* [Belirtilen amaç 1]
Kayıtlarda "panel" kelimesini içeren her satırı seçip kopyalayın. Büyük-küçük harf ayrımına dikkat edin.

* [Kaynaktan alıntı]
Tek yönlü bir biletle ABD hicretimden ana vatanıma döndüğümde, kadim dostum Dr. Altay Ünaltay şöyle demişti: “Sahabeler dönemi biterken gurbete gittin, Emeviler döneminde döndün Efe.“ Bu sözün beni kavraması uzun sürmedi. Ülkemin insanlarının, adalet ve huzur açısından, bırakın Emeviler sultasını, Kemalist rejime rahmet okutan bir sürece duçar olduğuna şahit olmam da öyle.
Pek çoğuyla birlikte cuma namazları (ve eylemleri) yaptığım insanlar, ülkemde kamu iradesini devralmışlardı ama onca sene boyunca yükselen ve derinleşen adalet, kardeşlik, vefa, Müslümanca değerler, infak, tasadduk değil; hırs, acımasızlık, sevgisizlik, kıskançlık, günü kurtarma, torpil ve nifak olmuştu. Eskiye abdest aldıran bu Yeni Türkiye’de camiler, daha önce hiç olmadığı kadar devletin ve iktidar sahiplerinin egemenliğindeydi. Camilerimiz daha önce hiç bu kadar devletçi olmamıştı. İmamlarımız, hocalarımız daha önce hiç bu kadar kirli siyasetin uzantısı, konjonktürün megafonu olmamıştı. Polisin sıktığı gazlardan kaçan gençlerin bile sığınamayacağı devlet dairelerine döndürülmüştü camilerimiz.
Pek çok arkadaşımın, kira ve çay parasını garanti, dövemediği zorbaları dövebileceğine ikna eden orta zekalı bir tatlı su kurnazının önünde ceketlerini iliklemeye razı olduklarını gördüm. Okur-yazar yoldaşlarımın cehalet ve ahlaksızlığı yüceltirken, bilgi, emek, inanç ve haysiyeti döven bir tuğyan düzeninin paspası olmaya kadar alçalmaya razı olduklarını gördüm; yeni doğmuş çocuklara kelepçe taktıklarını.
Kanat çırpıntısı dünyanın diğer ucunda fırtına koparan kelebekten emin değilim ama, şuracıkta, Gezi’de, Cizre’de, Sur’da, Nusaybin’de, Suruç’da dökülmesine rıza gösterdikleri kanın nargile kafelerin camlarına çarpıp durduğunu gördüm, oysa oralı olduğumuzu görmedim.

* [Belirtilen amaç 2]
Kaynaktan alıntıya göre Dr. Altay Ünaltay, anlatıcının hangi dönemde döndüğünü söylemişti?

* [Derlenen kayıtlar]
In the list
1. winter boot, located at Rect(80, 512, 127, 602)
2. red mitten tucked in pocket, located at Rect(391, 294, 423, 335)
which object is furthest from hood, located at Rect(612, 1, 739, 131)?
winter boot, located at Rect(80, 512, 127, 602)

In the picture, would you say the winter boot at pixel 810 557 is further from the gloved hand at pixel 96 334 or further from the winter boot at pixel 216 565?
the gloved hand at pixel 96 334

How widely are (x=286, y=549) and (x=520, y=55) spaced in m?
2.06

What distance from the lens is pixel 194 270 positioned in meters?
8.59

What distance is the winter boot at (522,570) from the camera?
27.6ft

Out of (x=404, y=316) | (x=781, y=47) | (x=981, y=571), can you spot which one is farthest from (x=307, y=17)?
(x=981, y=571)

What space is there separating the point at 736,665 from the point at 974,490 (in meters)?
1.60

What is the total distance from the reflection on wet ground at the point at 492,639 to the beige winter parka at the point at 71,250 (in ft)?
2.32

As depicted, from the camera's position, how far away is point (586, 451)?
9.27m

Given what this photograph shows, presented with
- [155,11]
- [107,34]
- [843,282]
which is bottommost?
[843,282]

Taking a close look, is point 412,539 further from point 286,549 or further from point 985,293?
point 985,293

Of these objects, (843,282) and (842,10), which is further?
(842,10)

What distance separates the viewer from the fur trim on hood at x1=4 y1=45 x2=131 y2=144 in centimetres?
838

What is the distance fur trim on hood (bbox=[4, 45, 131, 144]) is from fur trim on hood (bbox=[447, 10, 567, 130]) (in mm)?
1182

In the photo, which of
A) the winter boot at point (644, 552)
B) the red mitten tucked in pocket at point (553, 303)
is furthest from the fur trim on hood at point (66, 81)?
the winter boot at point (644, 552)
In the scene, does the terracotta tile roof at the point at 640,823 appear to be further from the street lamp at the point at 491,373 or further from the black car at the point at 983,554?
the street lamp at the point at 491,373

* * *

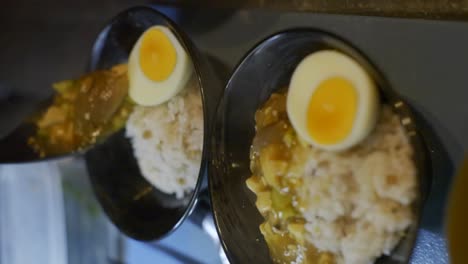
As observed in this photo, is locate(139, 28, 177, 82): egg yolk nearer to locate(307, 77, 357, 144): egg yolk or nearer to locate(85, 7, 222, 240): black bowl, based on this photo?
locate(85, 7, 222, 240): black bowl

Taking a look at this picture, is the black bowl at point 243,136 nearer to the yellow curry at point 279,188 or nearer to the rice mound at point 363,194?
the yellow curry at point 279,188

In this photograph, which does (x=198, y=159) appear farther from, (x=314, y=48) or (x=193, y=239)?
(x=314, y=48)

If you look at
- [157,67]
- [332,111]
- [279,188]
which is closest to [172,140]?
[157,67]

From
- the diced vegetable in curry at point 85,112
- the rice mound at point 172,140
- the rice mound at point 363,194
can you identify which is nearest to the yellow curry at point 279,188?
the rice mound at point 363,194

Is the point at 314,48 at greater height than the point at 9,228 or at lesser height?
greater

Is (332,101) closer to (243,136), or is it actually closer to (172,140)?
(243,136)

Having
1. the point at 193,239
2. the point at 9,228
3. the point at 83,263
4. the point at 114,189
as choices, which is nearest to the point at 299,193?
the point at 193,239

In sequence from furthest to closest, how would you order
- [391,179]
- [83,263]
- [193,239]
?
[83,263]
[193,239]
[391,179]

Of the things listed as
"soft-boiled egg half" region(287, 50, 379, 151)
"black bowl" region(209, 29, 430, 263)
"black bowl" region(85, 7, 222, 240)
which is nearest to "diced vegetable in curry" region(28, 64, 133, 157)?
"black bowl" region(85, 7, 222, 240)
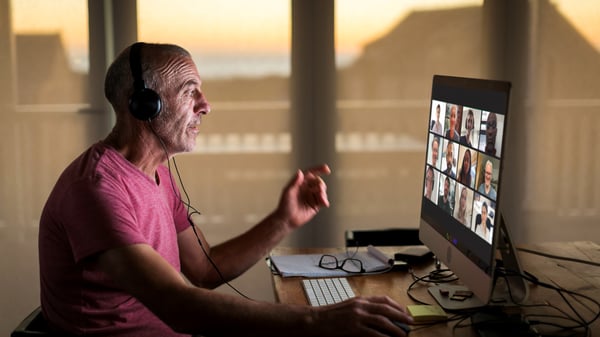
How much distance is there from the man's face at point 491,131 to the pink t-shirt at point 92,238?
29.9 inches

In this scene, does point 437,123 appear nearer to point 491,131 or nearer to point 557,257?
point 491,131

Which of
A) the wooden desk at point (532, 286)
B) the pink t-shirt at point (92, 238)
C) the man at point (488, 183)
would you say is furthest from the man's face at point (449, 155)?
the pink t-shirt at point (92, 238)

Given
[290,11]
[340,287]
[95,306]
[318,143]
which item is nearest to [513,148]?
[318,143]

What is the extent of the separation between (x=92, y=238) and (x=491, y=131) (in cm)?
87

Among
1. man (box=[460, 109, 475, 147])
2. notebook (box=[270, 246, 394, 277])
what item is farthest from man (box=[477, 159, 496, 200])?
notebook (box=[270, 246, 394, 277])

==

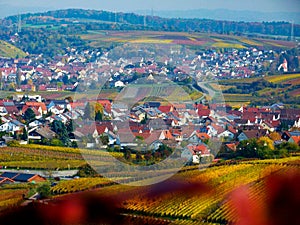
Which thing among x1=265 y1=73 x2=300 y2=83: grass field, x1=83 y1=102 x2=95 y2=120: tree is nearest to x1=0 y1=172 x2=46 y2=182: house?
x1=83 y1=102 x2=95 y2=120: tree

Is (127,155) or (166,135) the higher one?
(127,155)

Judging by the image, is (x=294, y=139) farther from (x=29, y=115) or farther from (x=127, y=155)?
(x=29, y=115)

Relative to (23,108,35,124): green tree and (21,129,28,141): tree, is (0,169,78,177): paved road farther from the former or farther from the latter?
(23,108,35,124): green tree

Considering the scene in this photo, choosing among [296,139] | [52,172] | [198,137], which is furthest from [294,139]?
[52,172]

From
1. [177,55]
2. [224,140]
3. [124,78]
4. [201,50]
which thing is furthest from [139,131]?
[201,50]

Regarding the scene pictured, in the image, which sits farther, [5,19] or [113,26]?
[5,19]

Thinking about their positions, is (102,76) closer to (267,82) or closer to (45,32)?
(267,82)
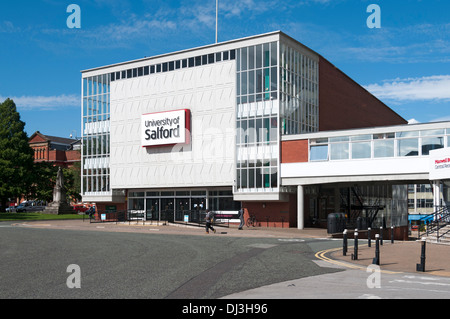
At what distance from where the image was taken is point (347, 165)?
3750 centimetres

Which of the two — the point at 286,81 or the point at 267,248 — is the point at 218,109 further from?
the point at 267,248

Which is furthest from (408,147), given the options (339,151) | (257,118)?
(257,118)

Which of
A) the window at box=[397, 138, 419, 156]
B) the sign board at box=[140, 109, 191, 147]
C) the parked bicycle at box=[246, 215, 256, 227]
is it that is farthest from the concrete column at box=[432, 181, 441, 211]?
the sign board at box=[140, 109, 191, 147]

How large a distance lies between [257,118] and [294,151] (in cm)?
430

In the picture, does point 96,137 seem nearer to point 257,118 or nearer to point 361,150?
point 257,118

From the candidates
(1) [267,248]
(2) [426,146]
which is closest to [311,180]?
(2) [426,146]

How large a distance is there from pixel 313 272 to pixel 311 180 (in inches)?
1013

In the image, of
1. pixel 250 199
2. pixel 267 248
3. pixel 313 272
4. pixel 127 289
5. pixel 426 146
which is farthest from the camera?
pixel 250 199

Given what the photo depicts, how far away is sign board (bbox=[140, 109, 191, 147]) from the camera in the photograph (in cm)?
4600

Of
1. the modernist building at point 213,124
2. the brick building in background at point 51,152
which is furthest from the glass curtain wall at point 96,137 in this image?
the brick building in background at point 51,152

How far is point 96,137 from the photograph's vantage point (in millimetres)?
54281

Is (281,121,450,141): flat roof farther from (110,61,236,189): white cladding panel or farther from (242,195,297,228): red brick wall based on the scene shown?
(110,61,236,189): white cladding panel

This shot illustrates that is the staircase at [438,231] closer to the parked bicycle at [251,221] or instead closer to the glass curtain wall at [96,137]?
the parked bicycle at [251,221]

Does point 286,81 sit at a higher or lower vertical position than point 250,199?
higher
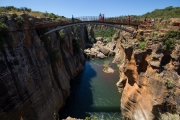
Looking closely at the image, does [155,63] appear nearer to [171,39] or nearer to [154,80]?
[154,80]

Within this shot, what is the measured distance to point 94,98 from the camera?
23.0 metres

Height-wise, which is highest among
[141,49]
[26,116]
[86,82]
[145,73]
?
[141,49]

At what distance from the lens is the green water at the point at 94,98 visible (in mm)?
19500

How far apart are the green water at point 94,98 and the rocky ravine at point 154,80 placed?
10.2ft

* [Yanıt 1]
Is (281,121,450,141): flat roof farther from (110,61,236,189): white cladding panel or farther from (242,195,297,228): red brick wall based on the scene shown?
(110,61,236,189): white cladding panel

* [Yanıt 2]
Emeviler döneminde.